Gündemde öne çıkan konuların başında bu soru geliyor.
Bir yavaşlama olacağı kesin.
Çünkü ilk çeyrekte yüzde 7,4 gibi çok yüksek bir hızda büyüdü Türkiye ekonomisi.
İkinci çeyrekte de seçim süreci yanında yüksek kur ve faiz ikilisinin baskısına rağmen hatırı sayılır bir büyüme beklenmekte!
Ancak hazirana ait veriler yavaşlamanın başladığına dair işaretleri de karşımıza çıkarmıştı.
Nitekim Merkez Bankası’nın faizleri sabit tuttuğu karara dair açıklama metninde iç talep kaynaklı yavaşlama işaretlerine dikkat çekilmişti.
Hatta bu açıklama ve faiz kararı çok sert bir yavaşlamanın beklendiği algısını güçlendirdi!
Yani ekonomik büyüme hız kesecek.
Ama asıl sorun hızın ne olacağında düğümleniyor.
Dengeli ve yumuşak bir iniş mi yaşanacak?
Yoksa çok sert bir yavaşlama mı görülecek?
Yanıt için yılın ikinci yarısının ilk verilerine bakmakta fayda var.
Dün açıklanan kapasite kullanımına ait temmuz ayı verileri sanayideki yavaşlamayı gözler önüne serdi.
Kapasite kullanım oranı temmuzda yüzde 77,1’e inerek 2017’nin mart ayından bu yana en düşük seviyeye geriledi.
Hazirana göre 1,2 puanlık azalma şimdilik çok sert bir iniş olmadığının işareti!
Mevsimsel etkilerden arındırılmış oran da 1,2 puan azalarak yüzde 76,9 seviyesine inmiş görünüyor.
Yani azalmanın devamına ilişkin işaret de kendini göstermekte.
Nitekim tüm mal gruplarında kapasitenin azalmış olması da sanayi kaynaklı yavaşlamanın genele yayılmakta olduğunu söylüyor.
İhracat tarafında henüz ciddi bir yavaşlama görülmediği için iç talebin; MB’nin de dikkat çektiği üzere frene bastığını gösteriyor bu tablo!
Yine de henüz aşırı bir soğuma anlamına gelebilecek bir veri seti söz konusu değil.
Yakın geleceğe dair beklentileri içeren anketler de şimdilik yumuşak geçişe dair sinyaller veriyor!
Nasıl mı?
Sanayicinin mevcut durumla beraber gelecek 3 aya ait beklentilerini yansıtan reel kesim güven endeksi temmuzda hazirana göre 1,9 puan azalarak 102,7 seviyesine indi.

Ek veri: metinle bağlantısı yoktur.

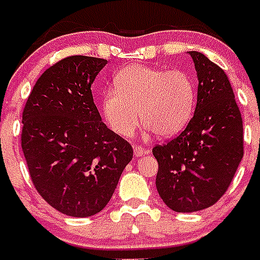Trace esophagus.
Masks as SVG:
<instances>
[{"mask_svg":"<svg viewBox=\"0 0 260 260\" xmlns=\"http://www.w3.org/2000/svg\"><path fill=\"white\" fill-rule=\"evenodd\" d=\"M134 154H135V156L140 158V156H143V155L148 154V151L144 150V148H143V147H140V146H135L134 147Z\"/></svg>","mask_w":260,"mask_h":260,"instance_id":"34e87169","label":"esophagus"}]
</instances>
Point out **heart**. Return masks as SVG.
Listing matches in <instances>:
<instances>
[{
    "label": "heart",
    "instance_id": "1",
    "mask_svg": "<svg viewBox=\"0 0 260 260\" xmlns=\"http://www.w3.org/2000/svg\"><path fill=\"white\" fill-rule=\"evenodd\" d=\"M194 104L196 86L187 73L135 64L118 71L114 90L102 97V113L124 138L134 134L139 117L159 138H170L189 124Z\"/></svg>",
    "mask_w": 260,
    "mask_h": 260
}]
</instances>
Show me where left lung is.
<instances>
[{
    "mask_svg": "<svg viewBox=\"0 0 260 260\" xmlns=\"http://www.w3.org/2000/svg\"><path fill=\"white\" fill-rule=\"evenodd\" d=\"M189 55L198 78L194 116L179 136L152 148L159 165V196L181 213L216 204L243 158V120L230 79L204 54Z\"/></svg>",
    "mask_w": 260,
    "mask_h": 260,
    "instance_id": "obj_1",
    "label": "left lung"
}]
</instances>
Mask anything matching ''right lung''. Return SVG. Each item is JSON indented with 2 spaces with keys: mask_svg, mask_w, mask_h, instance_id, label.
Segmentation results:
<instances>
[{
  "mask_svg": "<svg viewBox=\"0 0 260 260\" xmlns=\"http://www.w3.org/2000/svg\"><path fill=\"white\" fill-rule=\"evenodd\" d=\"M106 63L83 55L55 63L35 83L22 112L30 179L52 208L71 217L101 212L134 156L93 101L91 85Z\"/></svg>",
  "mask_w": 260,
  "mask_h": 260,
  "instance_id": "obj_1",
  "label": "right lung"
}]
</instances>
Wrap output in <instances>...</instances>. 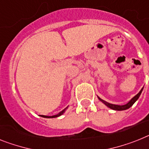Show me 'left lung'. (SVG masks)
Masks as SVG:
<instances>
[{
  "instance_id": "left-lung-1",
  "label": "left lung",
  "mask_w": 149,
  "mask_h": 149,
  "mask_svg": "<svg viewBox=\"0 0 149 149\" xmlns=\"http://www.w3.org/2000/svg\"><path fill=\"white\" fill-rule=\"evenodd\" d=\"M142 90H143V88H142V89L139 91V92L136 95H135L133 98H132V99L130 101V102H128V103H127L126 104H123V105H117V104H111V103H108V102H105V101H104L103 99H102V98H100L99 97H98V99L101 101V102H102V103H104V104H105L107 107H108L109 108H111V109L112 110H114V111H124V110H127V109H129L130 107H132V104L135 103V102L138 100V98H139V96H140L141 93H142Z\"/></svg>"
}]
</instances>
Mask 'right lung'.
<instances>
[{
	"mask_svg": "<svg viewBox=\"0 0 149 149\" xmlns=\"http://www.w3.org/2000/svg\"><path fill=\"white\" fill-rule=\"evenodd\" d=\"M67 107H66L64 110H63L62 111H61L59 113H57V114H56V115H54V116H45V115H41V117H45V118H55V117H60V116H61V115L64 113L65 111L67 110Z\"/></svg>",
	"mask_w": 149,
	"mask_h": 149,
	"instance_id": "obj_1",
	"label": "right lung"
}]
</instances>
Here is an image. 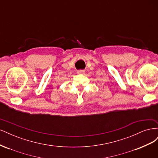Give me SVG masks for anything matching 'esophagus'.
I'll use <instances>...</instances> for the list:
<instances>
[{
  "mask_svg": "<svg viewBox=\"0 0 158 158\" xmlns=\"http://www.w3.org/2000/svg\"><path fill=\"white\" fill-rule=\"evenodd\" d=\"M78 73L81 74H84L85 73V71L83 70H78Z\"/></svg>",
  "mask_w": 158,
  "mask_h": 158,
  "instance_id": "1",
  "label": "esophagus"
}]
</instances>
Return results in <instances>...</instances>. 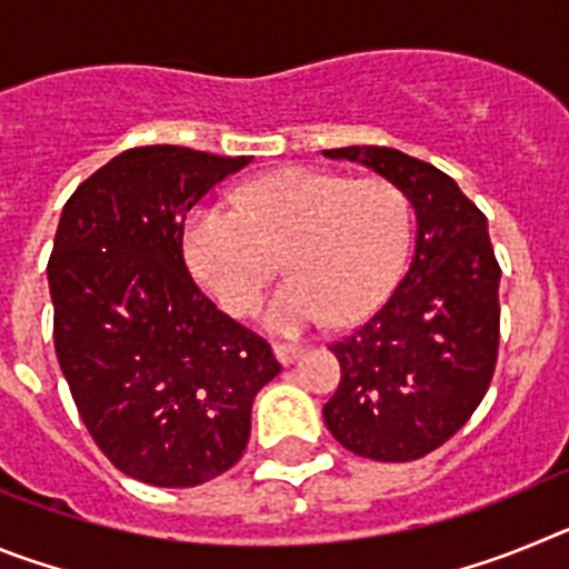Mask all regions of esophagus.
I'll list each match as a JSON object with an SVG mask.
<instances>
[{
	"mask_svg": "<svg viewBox=\"0 0 569 569\" xmlns=\"http://www.w3.org/2000/svg\"><path fill=\"white\" fill-rule=\"evenodd\" d=\"M273 353L281 365H293L301 353H305V347L299 345H273Z\"/></svg>",
	"mask_w": 569,
	"mask_h": 569,
	"instance_id": "esophagus-1",
	"label": "esophagus"
}]
</instances>
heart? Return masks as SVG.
<instances>
[{
  "instance_id": "b5f03b06",
  "label": "heart",
  "mask_w": 569,
  "mask_h": 569,
  "mask_svg": "<svg viewBox=\"0 0 569 569\" xmlns=\"http://www.w3.org/2000/svg\"><path fill=\"white\" fill-rule=\"evenodd\" d=\"M413 213L405 190L385 176L284 168L239 193V208L196 204L184 219L182 250L204 293L230 316H248L279 259L293 279L264 308L276 333L321 321L356 325L381 308L410 253Z\"/></svg>"
}]
</instances>
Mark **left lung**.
<instances>
[{
	"label": "left lung",
	"instance_id": "obj_1",
	"mask_svg": "<svg viewBox=\"0 0 569 569\" xmlns=\"http://www.w3.org/2000/svg\"><path fill=\"white\" fill-rule=\"evenodd\" d=\"M325 156L399 184L419 224L413 261L390 299L330 345L341 381L325 421L356 456L421 459L459 433L496 370L501 268L487 216L450 176L401 150L353 144Z\"/></svg>",
	"mask_w": 569,
	"mask_h": 569
}]
</instances>
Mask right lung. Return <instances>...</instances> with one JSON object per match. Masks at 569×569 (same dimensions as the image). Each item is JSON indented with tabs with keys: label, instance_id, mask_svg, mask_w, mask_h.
<instances>
[{
	"label": "right lung",
	"instance_id": "1",
	"mask_svg": "<svg viewBox=\"0 0 569 569\" xmlns=\"http://www.w3.org/2000/svg\"><path fill=\"white\" fill-rule=\"evenodd\" d=\"M250 156L144 144L84 179L59 219L48 284L53 341L88 433L116 470L196 487L244 453L273 350L188 273L190 208Z\"/></svg>",
	"mask_w": 569,
	"mask_h": 569
}]
</instances>
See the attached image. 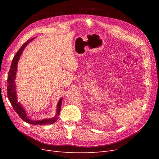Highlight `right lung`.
<instances>
[{"instance_id": "right-lung-1", "label": "right lung", "mask_w": 159, "mask_h": 159, "mask_svg": "<svg viewBox=\"0 0 159 159\" xmlns=\"http://www.w3.org/2000/svg\"><path fill=\"white\" fill-rule=\"evenodd\" d=\"M34 38L27 40L25 44H24L20 49L18 50L16 55L14 56V58L12 61V64L11 66V68L9 70L8 74V80H7V95L8 98L10 101L11 104L14 111L16 112V113L19 115L22 120H24L25 122L30 123L32 125H48V124H52L55 123L57 121V116H58L60 109H61V105L62 103V98H61L59 101L57 105V110H56V117L51 118V119H43L40 121V120H37V121H33V120L30 119L29 118L27 117V115L26 113V111L24 107L22 106L20 103L18 102L17 98H16V85H15V79H16V73L17 71V64L18 61L20 59V56H21L22 53L25 48V47L27 46V44L31 42Z\"/></svg>"}]
</instances>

Endeksi oluşturan anket sorularına verilen yanıtlar son 3 ayda yavaş yavaş gerileyen ivmenin mevcut tabloyu bozduğunu söylüyor.
Bunun yanısıra gelecek 3 aydaki toplam istihdam miktarı, genel gidişat ve sabit sermaye yatırım harcamasına ilişkin değerlendirmeler de endeksin azalmasında pay sahibi görünüyor.
Üretime dair beklentiler nispi olarak gücünü korurken ihracatta sipariş miktarına yönelik azalış beklentisinin güçlenmesi dikkat çekici!
Güven endeksleri umut verdi
Sanayide yavaşlama sinyalleri gelirken diğer ana sektörlere dair beklentilerin iyimser bir havaya bürünmesi ilginç bir tabloyu karşımıza çıkardı.
TÜİK’in açıkladığı sektörel güven endeksleri yükselişe işaret ediyor çünkü!
Örneğin hizmet sektörü güven endeksi temmuzda yüzde 0,7 artarak 91,9 değerine yükseldi.
Ancak, hizmet güven endekselerini yukarı iten iyimserliğin daha ziyade son 3 aya ait gelişmeleri içerdiğini görüyoruz.
Gelecek 3 aylık dönemde “hizmetlere olan talebin” artacağını bekleyen girişim yöneticisi sayısı ise azaldı.
Perakende ve inşaat sektörlerindeki beklentilerse nispeten daha iyi görünüyor.
Sektörel güvende perakende ticaret endeksi yüzde 3,1 oranında, inşaat endeksi ise yüzde 2,3 oranında artış kaydetti.
Sözün özü; sert baz etkisinin karşımıza çıkacağı aylara kadar ekonomideki yavaşlama dengeli olmaya aday!